Cela n'a pas sauté aux yeux de tout le monde quand sortit "Down By The Jetty". On a alors parlé de phénomène rétro, de revival de l'époque Animals, et autres balivernes. Aveugles par des années de décadence, nous avons failli passer à côté du message principal du Docteur ! Heureusement, le groupe était si merveilleusement parfait sur scène, que la vérité a bel et bien éclaté quand même...

Au départ, on ne comprenait pas bien pourquoi Nick Kent et ses collègues du "New Musical Express" criaient au miracle. Encore une lubie de journalistes pensait-on. Puis le groupe vint tourner en France, care of Skydog. Et ce fût la très grande claque. Feelgood brûlait les planches comme une boule de feu. Wilko Johnson jouait comme personne. Son allure et sa façon de bouger étaient totalement originales. Lee Brilleaux chantait d'une voix râpeuse à souhait et jouait une slide-guitar méchante. Même la petit gros, Sparko, se démenait, allant et venant, d'avant en arrière, sans jamais s'arrêter, pour ?nalement se rouler par terre à la fin du show, quand il ne restait plus que "Great Balls Of Fire" ou "Johnny B. Goode" à faire en rappel.

Les Feelgoods ne ménageaient pas leur peine ! Ils finissaient chaque show dans un état de fatigue, d'énervement, de sueur et de larmes, qui aurait pu être fatal pour des âmes moins bien trempées. Mais, quand on a été élevé au milieu des raffineries...

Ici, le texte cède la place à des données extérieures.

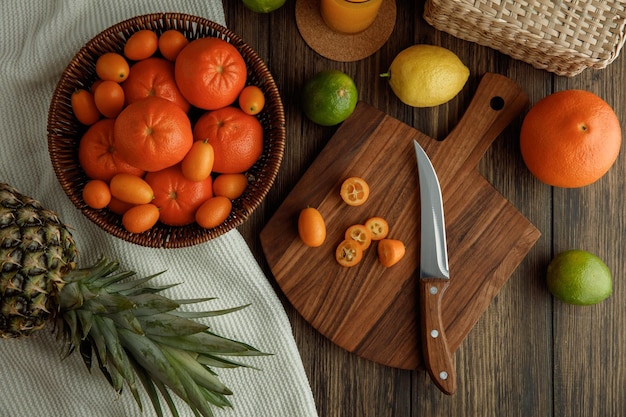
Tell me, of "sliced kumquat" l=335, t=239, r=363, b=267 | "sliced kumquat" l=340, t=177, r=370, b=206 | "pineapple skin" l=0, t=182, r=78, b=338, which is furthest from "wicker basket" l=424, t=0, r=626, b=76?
"pineapple skin" l=0, t=182, r=78, b=338

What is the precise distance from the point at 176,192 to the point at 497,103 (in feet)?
2.10

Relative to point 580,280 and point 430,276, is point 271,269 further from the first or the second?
point 580,280

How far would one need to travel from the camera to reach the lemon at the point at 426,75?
1.06m

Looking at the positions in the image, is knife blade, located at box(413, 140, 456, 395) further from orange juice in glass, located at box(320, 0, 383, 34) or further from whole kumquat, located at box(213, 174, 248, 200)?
whole kumquat, located at box(213, 174, 248, 200)

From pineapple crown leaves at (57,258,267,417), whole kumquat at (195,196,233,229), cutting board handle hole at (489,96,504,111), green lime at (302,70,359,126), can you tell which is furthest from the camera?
cutting board handle hole at (489,96,504,111)

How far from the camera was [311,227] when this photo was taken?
1061mm

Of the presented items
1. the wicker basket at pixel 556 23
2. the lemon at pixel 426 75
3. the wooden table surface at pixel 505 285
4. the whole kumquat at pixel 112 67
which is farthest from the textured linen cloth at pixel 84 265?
the wicker basket at pixel 556 23

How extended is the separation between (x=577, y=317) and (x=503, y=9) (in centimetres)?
62

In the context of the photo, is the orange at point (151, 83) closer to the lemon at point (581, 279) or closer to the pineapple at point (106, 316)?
the pineapple at point (106, 316)

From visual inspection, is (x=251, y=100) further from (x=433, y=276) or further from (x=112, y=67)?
(x=433, y=276)

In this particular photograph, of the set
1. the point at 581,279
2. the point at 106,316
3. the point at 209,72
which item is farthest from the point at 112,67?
the point at 581,279

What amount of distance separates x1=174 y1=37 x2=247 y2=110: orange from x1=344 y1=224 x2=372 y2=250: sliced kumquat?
34cm

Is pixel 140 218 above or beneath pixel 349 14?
beneath

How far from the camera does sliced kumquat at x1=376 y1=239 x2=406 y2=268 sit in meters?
1.08
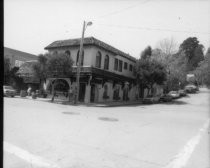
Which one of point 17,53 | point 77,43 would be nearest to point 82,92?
point 77,43

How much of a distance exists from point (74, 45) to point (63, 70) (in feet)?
17.6

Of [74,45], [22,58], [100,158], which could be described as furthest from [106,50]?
[22,58]

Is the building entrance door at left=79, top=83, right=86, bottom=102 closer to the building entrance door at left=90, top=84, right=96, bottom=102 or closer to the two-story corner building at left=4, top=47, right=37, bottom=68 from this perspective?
the building entrance door at left=90, top=84, right=96, bottom=102

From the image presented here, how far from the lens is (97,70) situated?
2461 cm

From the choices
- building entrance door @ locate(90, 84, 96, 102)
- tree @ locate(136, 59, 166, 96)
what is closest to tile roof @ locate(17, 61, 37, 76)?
building entrance door @ locate(90, 84, 96, 102)

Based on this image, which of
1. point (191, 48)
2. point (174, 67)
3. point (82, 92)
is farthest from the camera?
point (191, 48)

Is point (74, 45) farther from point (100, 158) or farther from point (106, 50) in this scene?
point (100, 158)

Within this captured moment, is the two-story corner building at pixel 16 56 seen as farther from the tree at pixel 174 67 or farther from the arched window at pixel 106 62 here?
the tree at pixel 174 67

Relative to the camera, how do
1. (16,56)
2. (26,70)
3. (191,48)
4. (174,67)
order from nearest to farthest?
(26,70)
(174,67)
(16,56)
(191,48)

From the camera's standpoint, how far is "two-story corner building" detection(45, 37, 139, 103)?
81.0ft

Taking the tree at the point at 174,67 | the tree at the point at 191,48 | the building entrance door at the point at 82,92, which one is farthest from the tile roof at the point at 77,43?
the tree at the point at 191,48

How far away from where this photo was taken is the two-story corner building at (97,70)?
24688 millimetres

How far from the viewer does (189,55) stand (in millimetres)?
79438

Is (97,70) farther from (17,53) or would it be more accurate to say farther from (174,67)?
(17,53)
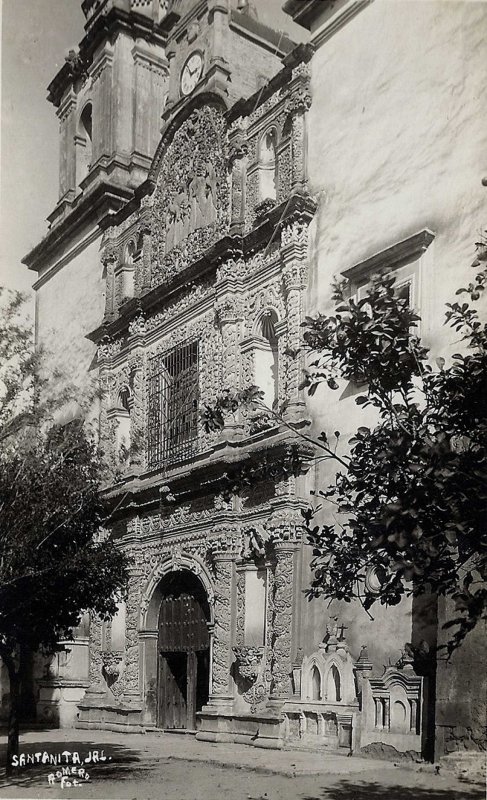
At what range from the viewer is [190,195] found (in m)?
19.9

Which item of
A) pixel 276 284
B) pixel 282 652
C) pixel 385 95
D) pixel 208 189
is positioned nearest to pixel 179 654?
pixel 282 652

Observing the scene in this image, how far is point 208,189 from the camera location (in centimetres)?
1934

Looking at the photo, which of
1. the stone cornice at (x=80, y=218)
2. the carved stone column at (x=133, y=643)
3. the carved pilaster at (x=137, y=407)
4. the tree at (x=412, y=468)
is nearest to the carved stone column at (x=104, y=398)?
the carved pilaster at (x=137, y=407)

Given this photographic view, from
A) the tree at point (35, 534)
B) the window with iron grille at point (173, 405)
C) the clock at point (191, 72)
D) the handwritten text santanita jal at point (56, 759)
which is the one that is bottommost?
the handwritten text santanita jal at point (56, 759)

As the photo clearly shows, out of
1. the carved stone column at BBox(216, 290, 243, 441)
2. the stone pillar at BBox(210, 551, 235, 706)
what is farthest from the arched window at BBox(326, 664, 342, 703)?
the carved stone column at BBox(216, 290, 243, 441)

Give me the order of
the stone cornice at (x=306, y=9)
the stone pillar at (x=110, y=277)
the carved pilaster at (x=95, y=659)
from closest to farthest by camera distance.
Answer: the stone cornice at (x=306, y=9), the carved pilaster at (x=95, y=659), the stone pillar at (x=110, y=277)

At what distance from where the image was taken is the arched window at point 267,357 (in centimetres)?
1695

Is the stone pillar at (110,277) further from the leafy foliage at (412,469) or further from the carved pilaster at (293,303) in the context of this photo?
the leafy foliage at (412,469)

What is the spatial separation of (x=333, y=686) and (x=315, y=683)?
0.54 m

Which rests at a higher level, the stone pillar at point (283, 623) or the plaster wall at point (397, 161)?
the plaster wall at point (397, 161)

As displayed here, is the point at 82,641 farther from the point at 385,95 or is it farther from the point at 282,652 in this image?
the point at 385,95

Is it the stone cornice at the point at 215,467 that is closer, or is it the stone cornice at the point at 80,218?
the stone cornice at the point at 215,467

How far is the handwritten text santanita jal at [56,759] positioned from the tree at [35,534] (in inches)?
11.7

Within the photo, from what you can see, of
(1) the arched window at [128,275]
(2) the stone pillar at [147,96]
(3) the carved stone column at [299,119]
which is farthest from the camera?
(2) the stone pillar at [147,96]
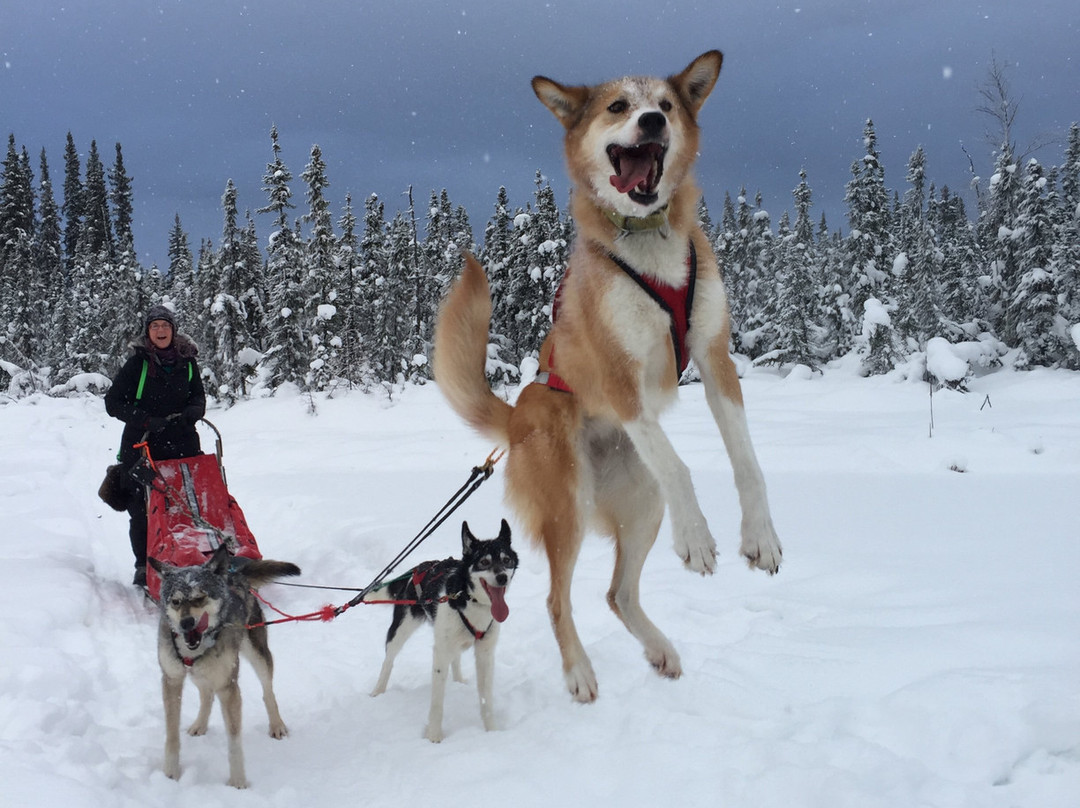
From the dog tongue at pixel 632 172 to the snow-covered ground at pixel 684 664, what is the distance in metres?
1.64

Quand on les a vus sur scène, il devient beaucoup plus facile de comprendre leurs disques. Les deux jumeaux d'abord, "Down By The Jetty" et "Malpractice", puis le "Stupidity", un résumé en public, et enfin le quatrième et petit damier, "Sneakin' Suspicion". On a souvent reproché à Wilko Johnson de ne pas être un grand compositeur, je ne suis pas d'accord avec cette idée.

Ecoutez "She Does It Right", "Roxette", "Keep It Out Of Sight", "All Through The City", "Goin’ Back Home", "Back In The Night" sans oublier "Sneakin'Suspicion" et "Time and The Devil".

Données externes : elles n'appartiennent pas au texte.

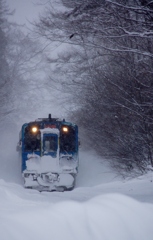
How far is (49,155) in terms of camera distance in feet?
39.4

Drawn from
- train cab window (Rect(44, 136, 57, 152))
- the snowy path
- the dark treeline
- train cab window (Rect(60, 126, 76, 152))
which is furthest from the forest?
the snowy path

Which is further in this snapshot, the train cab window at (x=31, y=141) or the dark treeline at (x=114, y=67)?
the train cab window at (x=31, y=141)

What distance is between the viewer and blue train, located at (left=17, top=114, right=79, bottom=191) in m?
11.6

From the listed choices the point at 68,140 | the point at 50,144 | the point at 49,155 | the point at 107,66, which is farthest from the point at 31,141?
the point at 107,66

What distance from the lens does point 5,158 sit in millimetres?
20000

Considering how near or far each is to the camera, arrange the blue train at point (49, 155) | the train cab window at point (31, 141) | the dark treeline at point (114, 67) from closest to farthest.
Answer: the dark treeline at point (114, 67) < the blue train at point (49, 155) < the train cab window at point (31, 141)

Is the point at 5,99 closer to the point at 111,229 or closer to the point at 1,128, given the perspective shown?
the point at 1,128

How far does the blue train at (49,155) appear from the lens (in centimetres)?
1158

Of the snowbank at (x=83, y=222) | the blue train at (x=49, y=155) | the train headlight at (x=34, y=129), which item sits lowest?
the snowbank at (x=83, y=222)

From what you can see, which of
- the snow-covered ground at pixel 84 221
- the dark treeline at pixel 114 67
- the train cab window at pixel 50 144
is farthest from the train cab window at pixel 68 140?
the snow-covered ground at pixel 84 221

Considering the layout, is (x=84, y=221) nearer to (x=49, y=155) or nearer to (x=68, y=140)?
(x=49, y=155)

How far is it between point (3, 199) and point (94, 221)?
6.89 ft

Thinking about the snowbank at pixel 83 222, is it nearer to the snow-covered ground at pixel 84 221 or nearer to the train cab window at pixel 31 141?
the snow-covered ground at pixel 84 221

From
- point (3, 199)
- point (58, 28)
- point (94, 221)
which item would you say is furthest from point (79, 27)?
point (94, 221)
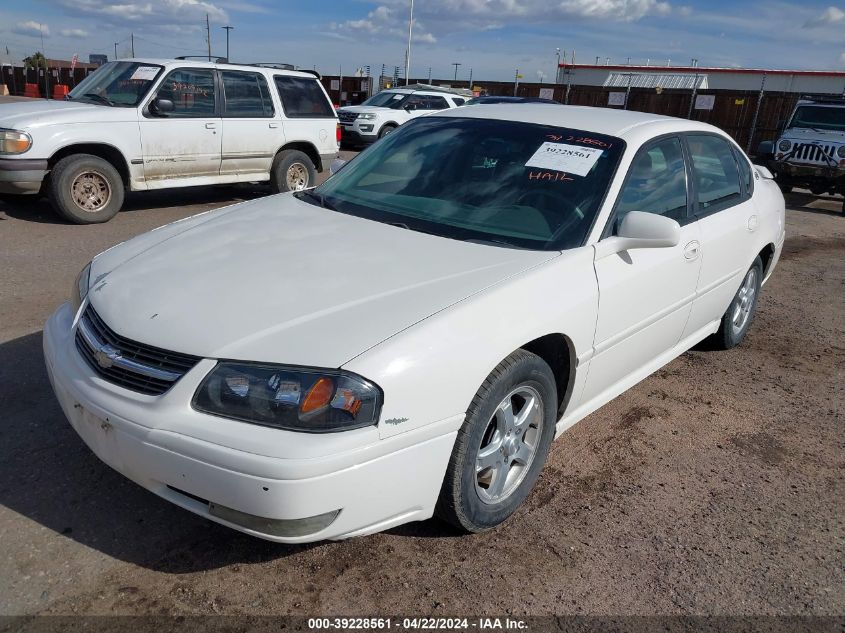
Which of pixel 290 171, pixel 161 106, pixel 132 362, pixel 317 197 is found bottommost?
pixel 290 171

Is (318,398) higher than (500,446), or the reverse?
(318,398)

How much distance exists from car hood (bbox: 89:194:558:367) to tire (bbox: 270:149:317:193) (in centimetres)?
641

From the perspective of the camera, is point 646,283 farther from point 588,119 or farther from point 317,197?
point 317,197

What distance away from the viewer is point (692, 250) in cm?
380

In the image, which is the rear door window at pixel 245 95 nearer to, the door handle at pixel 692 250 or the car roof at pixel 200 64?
the car roof at pixel 200 64


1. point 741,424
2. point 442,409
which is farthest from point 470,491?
point 741,424

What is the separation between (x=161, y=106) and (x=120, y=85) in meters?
0.70

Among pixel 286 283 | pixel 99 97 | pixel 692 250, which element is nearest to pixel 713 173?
pixel 692 250

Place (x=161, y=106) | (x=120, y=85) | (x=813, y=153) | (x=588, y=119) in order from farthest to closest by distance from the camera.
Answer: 1. (x=813, y=153)
2. (x=120, y=85)
3. (x=161, y=106)
4. (x=588, y=119)

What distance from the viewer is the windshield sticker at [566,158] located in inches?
133

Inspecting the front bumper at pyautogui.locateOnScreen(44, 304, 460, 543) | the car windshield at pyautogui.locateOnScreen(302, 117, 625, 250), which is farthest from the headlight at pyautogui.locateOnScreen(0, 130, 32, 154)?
the front bumper at pyautogui.locateOnScreen(44, 304, 460, 543)

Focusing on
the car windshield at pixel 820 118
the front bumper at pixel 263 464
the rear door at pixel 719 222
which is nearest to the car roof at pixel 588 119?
the rear door at pixel 719 222

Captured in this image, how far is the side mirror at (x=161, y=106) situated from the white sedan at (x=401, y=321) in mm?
4916

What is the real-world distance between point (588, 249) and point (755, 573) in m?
1.47
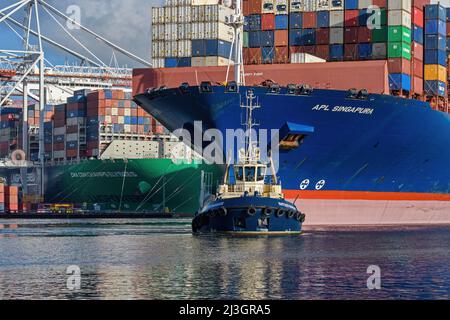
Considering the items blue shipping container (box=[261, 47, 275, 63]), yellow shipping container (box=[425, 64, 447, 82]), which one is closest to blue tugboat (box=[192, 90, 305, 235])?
blue shipping container (box=[261, 47, 275, 63])

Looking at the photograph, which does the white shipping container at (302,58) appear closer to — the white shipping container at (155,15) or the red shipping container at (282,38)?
the red shipping container at (282,38)

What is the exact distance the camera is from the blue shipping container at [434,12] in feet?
229

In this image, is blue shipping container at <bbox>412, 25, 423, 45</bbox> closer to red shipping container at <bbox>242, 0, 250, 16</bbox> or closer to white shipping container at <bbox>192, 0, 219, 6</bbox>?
red shipping container at <bbox>242, 0, 250, 16</bbox>

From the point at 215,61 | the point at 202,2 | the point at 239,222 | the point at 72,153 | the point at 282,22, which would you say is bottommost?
the point at 239,222

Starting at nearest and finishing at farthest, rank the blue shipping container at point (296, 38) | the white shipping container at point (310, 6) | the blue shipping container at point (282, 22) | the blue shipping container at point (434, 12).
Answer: the blue shipping container at point (296, 38)
the white shipping container at point (310, 6)
the blue shipping container at point (282, 22)
the blue shipping container at point (434, 12)

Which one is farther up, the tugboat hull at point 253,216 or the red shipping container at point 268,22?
the red shipping container at point 268,22

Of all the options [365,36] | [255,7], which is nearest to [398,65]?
[365,36]

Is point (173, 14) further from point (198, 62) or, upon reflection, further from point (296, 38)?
point (296, 38)

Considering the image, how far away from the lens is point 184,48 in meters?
71.1

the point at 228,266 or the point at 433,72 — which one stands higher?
the point at 433,72

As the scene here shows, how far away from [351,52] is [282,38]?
5.02m

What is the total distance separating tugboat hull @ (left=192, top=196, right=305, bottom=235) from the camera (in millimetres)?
51406

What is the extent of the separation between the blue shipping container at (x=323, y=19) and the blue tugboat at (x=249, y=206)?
1432cm

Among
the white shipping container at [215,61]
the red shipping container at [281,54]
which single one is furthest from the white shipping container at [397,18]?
the white shipping container at [215,61]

Vous en connaissez beaucoup, vous, des types qui ont écrit huit classiques en si peu de temps ? Quand on est sympathisant on dit que Wilko a du style, quand on est un détracteur, on dit qu'il se répète. Il y en a bien qui prétendent que "le Blues, c'est toujours la même chose", alors... A ses débuts, Dr Feelgood avait opté pour le Rock traditionnel, celui des Teddy Boys. Ils devinrent le groupe de Heinz, un ancien des Tornades, connu pour son hommage à Eddie Cochran, "Just Like Eddie". Ils l’accompagnèrent même lors de son passage au Rock Spectacular de Wembley en 1972. Mais Wilko et sa bande en eurent vite marre, pas du rock, mais des Teddy Boys qui ne comprennent pas grand-chose à la musique actuelle. Ils sentirent rapide- ment qu'il fallait, non pas changer radicalement de style, mais éviter de tomber sous le poids d'une étiquette débile. C'est pourquoi ils décidèrent de se déclarer officiellement groupe de Rhythm’n’Blues, même si leur style était fondé sur celui des Pirates de Johnny Kidd et Mick Green. Ce sont de toute façon des fans de la musique de Chicago, Chess et compagnie.

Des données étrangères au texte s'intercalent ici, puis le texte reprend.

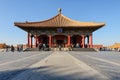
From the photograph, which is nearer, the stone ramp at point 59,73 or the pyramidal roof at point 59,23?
the stone ramp at point 59,73

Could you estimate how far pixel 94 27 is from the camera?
52969mm

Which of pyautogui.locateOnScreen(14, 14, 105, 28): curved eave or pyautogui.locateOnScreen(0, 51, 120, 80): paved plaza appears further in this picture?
pyautogui.locateOnScreen(14, 14, 105, 28): curved eave

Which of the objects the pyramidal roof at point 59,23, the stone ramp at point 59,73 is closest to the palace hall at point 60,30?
the pyramidal roof at point 59,23

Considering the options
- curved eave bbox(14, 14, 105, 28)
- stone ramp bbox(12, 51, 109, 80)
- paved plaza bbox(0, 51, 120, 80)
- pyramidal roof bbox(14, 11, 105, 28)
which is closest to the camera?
stone ramp bbox(12, 51, 109, 80)

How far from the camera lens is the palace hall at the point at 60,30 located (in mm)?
53719

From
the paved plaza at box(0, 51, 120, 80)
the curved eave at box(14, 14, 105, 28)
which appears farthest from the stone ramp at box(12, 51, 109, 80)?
the curved eave at box(14, 14, 105, 28)

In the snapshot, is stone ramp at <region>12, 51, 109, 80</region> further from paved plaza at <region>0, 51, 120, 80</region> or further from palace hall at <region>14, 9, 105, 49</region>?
palace hall at <region>14, 9, 105, 49</region>

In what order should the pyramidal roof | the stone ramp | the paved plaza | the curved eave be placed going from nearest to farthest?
the stone ramp
the paved plaza
the curved eave
the pyramidal roof

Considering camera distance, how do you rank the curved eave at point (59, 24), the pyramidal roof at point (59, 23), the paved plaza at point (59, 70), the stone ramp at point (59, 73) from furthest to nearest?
the pyramidal roof at point (59, 23)
the curved eave at point (59, 24)
the paved plaza at point (59, 70)
the stone ramp at point (59, 73)

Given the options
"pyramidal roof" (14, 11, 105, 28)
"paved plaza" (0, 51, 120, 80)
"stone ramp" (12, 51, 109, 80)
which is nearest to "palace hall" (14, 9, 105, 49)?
"pyramidal roof" (14, 11, 105, 28)

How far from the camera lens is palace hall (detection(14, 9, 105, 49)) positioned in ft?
176

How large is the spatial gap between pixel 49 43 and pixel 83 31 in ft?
25.9

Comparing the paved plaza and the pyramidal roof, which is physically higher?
the pyramidal roof

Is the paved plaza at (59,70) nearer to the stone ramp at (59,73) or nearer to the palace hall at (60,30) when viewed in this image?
the stone ramp at (59,73)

Lors de leur première tournée française, leur répertoire comprenait encore le "Talk To Me Baby" d'Elmore James... Les Brilleaux, avec sa voix, sa slide et son jeu d'harmonica, est à l'origine de la prépondérance de la musique noire dans le style Feelgood. C'est d'ailleurs Lee qui choisit presque toutes les reprises. S'il y a une chose que je n'aurais jamais pu imaginer, c'est bien que Wilko quitte Feelgood ! Comme quoi l'intuition féminine et le flair des journalistes ne sont que foutaises... On m'avait déjà répété qu'il avait menacé le groupe de partir à plusieurs reprises, qu'il parlait de moins en moins, qu'il devenait de plus en plus strict et sobre alors que Lee et Sparko glissaient joyeusement (?) dans un ethylisme rockandrollien. Je savais tout cela, mais je ne l'aurais jamais cru capable de briser la création de sa vie, ce groupe Dr Feelgood qui, d'une certaine manière, marqua un tournant important dans l'histoire du rock anglais. Ce personnage tourmenté aura certainement beaucoup de mal à retrouver la paix de l'esprit, loin, de ceux avec qui il a vécu cette aventure. Son "remplaçant" se nomme John Mayo. Avec lui, Feelgood entame une "deuxième époque" périlleuse.